• TO DO: Return the data below exactly, please, but drop the pictures.

[COLLECTED MATERIAL Boundary: Start]

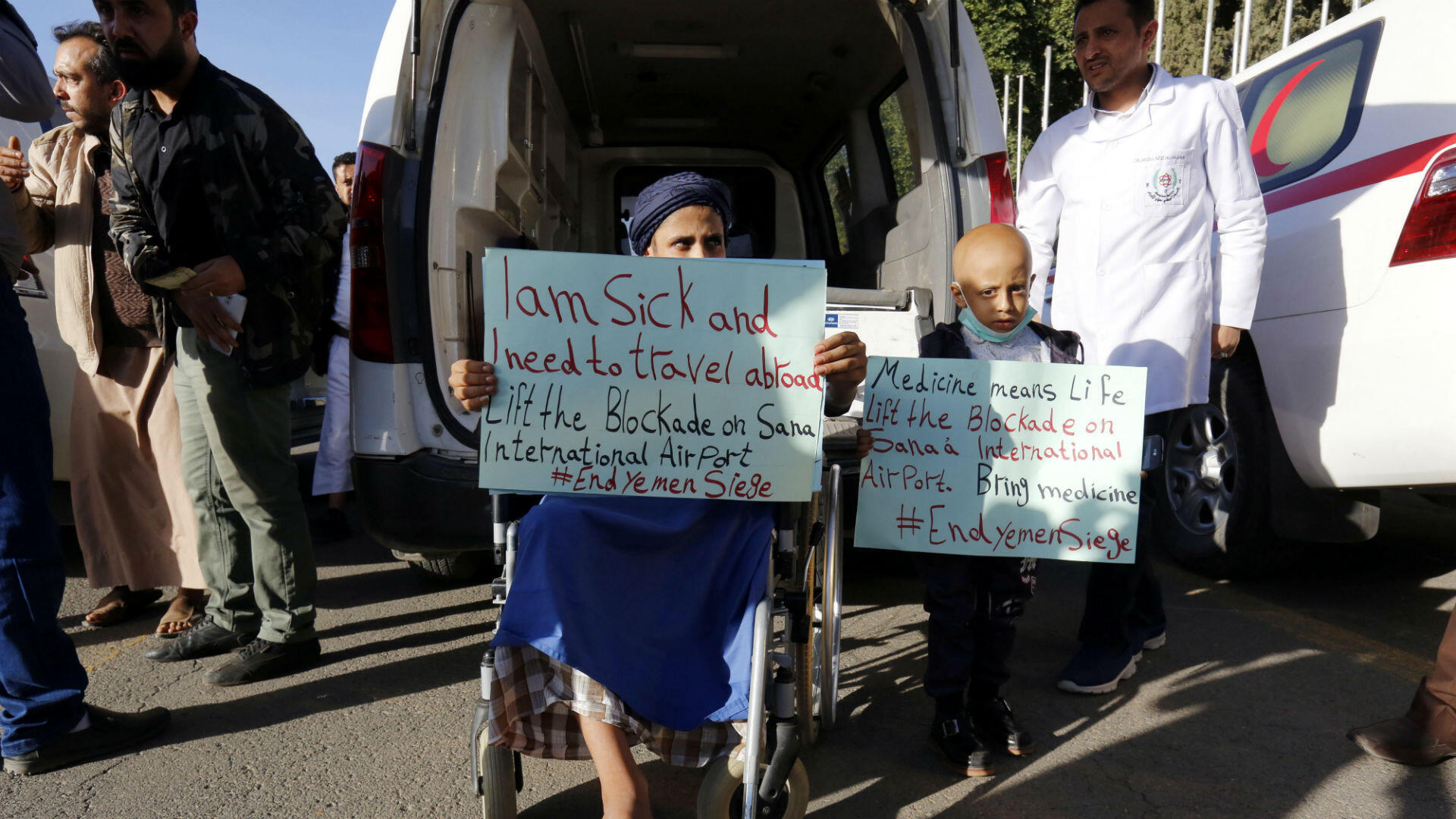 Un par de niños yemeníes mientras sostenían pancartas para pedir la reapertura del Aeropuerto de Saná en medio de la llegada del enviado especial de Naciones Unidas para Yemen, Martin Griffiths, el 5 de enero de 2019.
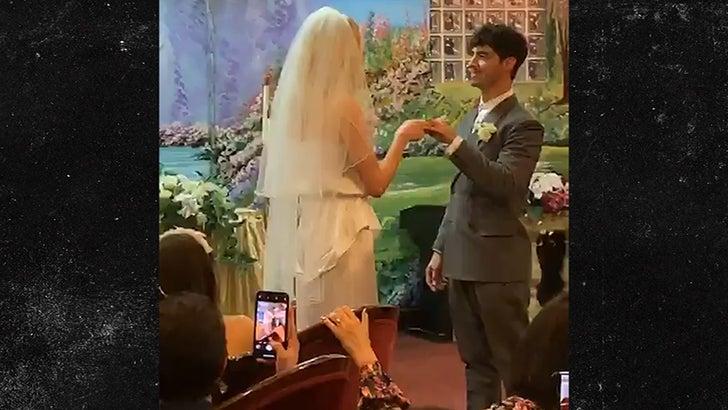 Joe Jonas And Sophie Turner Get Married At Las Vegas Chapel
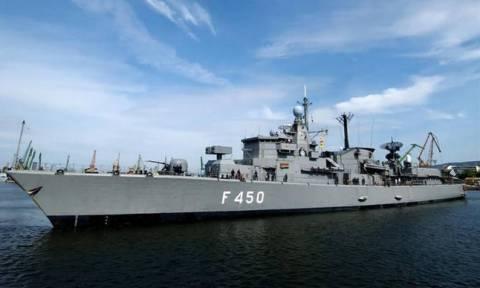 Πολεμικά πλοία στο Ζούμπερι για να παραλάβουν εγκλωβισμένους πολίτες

[COLLECTED MATERIAL Boundary: End]

• RESPONSE TO THIS TASK:
 Un par de niños yemeníes mientras sostenían pancartas para pedir la reapertura del Aeropuerto de Saná en medio de la llegada del enviado especial de Naciones Unidas para Yemen, Martin Griffiths, el 5 de enero de 2019.
 Joe Jonas And Sophie Turner Get Married At Las Vegas Chapel
 Πολεμικά πλοία στο Ζούμπερι για να παραλάβουν εγκλωβισμένους πολίτες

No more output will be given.